The man looked into Quayle’s eyes, the contact lenses giving him a slightly crazed look.

“He has gone. I was looking for him also.”

“Why are you burning his stuff?”

“We are partners on many projects. I don’t want any material falling into the wrong hands. Publishing is very competitive,” he said, raising his hands defensively.

“Where do you think he is?”

“I think, I think he may be dead...” The man stopped. “It’s the cat. He didn’t feed the cat for three days or more. He used to phone me and ask me to come over to do it if he was going away. He was always sticking his nose into things that were dangerous.
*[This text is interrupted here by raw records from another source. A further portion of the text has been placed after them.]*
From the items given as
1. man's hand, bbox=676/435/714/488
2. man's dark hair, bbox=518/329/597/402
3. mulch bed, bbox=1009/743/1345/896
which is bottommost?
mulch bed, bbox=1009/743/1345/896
Well, this time he stuck it in too far. Where do I think he is? I think he is dead! Some partner! Stupid little fool. Now I am making sure that nothing he has here will bring them to me!”

“Bring who?”

“Whoever it was that did for him…”

“Who might that be?” Quayle asked, his voice low and laced with menace.

“I don’t know and I don’t want to know,” he answered childishly.

Quayle dug into his pocket. “Did he ever wear a ring like this?” He held it up for the other man to see.

“No.”

This man was lying and Quayle knew it. He reached forward, took a hold of the man’s cheek between two fingers and squeezed.

“Yes, yes, he did!” the man squealed. “Let go please, please...”

“When?”

Quayle let go and the man rubbed the red spot on his cheek with three fingers. “He stopped about a year ago. But he wore it often for three or four years before that.”

“What was its significance?”

“I don’t know. I asked once and he laughed. He said they would feel the might again.”

“Who would?”

“Liberals, greenies, communists, the anti-nuclear people. He hated the lot of them, he said they were weak. A cancer. Then he stopped wearing the ring. He was bitter, angry. His work was also affected. He was like a boy who had his toys taken from him. Sulky.”